Remittances to Cuba have been restricted by the Treasury Department under President Biden, another leftover policy from the Trump administration with which Leahy also took issue.

“Shouldn’t Cuban Americans have the right to decide for themselves whether to send their own money to their relatives, rather than having that decision dictated by the White House?” he asked. “Remember those remittances help Cubans become less dependent on the government.”

“The White House has repeatedly said that human rights are at the core of its policy toward Cuba,” Leahy added. “I have asked, but I have no idea what the Administration’s practical objectives are in Cuba, or how it proposes to achieve them.”

The Senator called on President Biden, his longtime colleague in the upper chamber, to change course on Cuba by reimplementing President Obama’s policies of loosening sanctions and strengthening bilateral dialogue.
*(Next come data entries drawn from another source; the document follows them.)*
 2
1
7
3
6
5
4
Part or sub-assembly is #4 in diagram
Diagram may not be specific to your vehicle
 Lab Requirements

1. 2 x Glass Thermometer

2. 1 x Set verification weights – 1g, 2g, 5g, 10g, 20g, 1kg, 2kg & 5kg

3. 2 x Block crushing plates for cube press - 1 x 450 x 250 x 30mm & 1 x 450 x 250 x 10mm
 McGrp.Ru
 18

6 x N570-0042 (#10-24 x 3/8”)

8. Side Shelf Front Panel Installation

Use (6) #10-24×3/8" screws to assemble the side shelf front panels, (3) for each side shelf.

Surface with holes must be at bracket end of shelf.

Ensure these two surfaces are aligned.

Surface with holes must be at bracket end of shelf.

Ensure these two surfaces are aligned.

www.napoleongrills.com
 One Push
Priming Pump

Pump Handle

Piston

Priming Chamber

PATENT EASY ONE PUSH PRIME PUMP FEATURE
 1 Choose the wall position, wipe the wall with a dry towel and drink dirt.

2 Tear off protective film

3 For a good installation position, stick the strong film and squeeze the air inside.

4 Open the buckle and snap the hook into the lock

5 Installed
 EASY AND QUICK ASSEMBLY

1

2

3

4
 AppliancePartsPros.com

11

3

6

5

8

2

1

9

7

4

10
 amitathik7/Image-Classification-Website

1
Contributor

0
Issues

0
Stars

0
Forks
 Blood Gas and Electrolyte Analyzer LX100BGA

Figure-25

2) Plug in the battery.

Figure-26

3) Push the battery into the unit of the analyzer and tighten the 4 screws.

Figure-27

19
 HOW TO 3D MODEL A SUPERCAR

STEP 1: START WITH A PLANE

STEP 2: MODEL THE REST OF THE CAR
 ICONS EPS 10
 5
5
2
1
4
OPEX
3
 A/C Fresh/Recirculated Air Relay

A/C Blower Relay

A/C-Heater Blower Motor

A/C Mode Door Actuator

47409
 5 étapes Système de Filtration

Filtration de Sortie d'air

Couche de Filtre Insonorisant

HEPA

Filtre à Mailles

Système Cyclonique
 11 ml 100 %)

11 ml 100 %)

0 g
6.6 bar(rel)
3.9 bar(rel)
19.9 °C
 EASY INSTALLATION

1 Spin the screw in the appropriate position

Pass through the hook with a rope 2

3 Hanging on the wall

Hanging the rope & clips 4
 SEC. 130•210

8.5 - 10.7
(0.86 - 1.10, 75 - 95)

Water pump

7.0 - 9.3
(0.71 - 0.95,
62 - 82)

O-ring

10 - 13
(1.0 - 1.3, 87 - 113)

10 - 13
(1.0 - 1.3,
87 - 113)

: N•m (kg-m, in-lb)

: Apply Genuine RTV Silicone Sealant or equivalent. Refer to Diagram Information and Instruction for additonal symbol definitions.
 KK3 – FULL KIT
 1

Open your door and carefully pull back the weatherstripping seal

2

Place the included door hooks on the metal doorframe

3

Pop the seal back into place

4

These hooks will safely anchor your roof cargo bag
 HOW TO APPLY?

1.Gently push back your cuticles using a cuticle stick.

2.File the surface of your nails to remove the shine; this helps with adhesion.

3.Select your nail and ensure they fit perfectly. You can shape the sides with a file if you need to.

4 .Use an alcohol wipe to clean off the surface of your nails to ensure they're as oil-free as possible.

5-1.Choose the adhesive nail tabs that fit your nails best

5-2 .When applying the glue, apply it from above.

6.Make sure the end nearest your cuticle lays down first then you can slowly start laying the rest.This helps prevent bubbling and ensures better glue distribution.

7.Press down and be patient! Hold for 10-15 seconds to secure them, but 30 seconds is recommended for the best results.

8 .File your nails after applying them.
“While we maintain an intricate web of unilateral sanctions that every nation in this hemisphere opposes, the Russians and Chinese are aggressively filling the vacuum as anyone who visits Cuba today can readily see,” noted Leahy, referring to the various trade agreements between the three countries and the recent infrastructure projects China has led on the island.

Since 1999, Leahy has traveled multiple times to Cuba with his wife Marcelle as part of multiple congressional delegations to the island.

“This administration has had ten months to demonstrate that continuing the failed Trump policy of trying to bludgeon the Cuban authorities into submission can produce positive results,” Leahy said. “Are we going to waste another year and another after that? I hope not, but that is what will happen if the White House does not change course and show the kind of thoughtful leadership on Cuba that we saw during the Obama Administration, and that was welcomed by a large majority of the American people.”

“This administration can do better. It needs to do better.”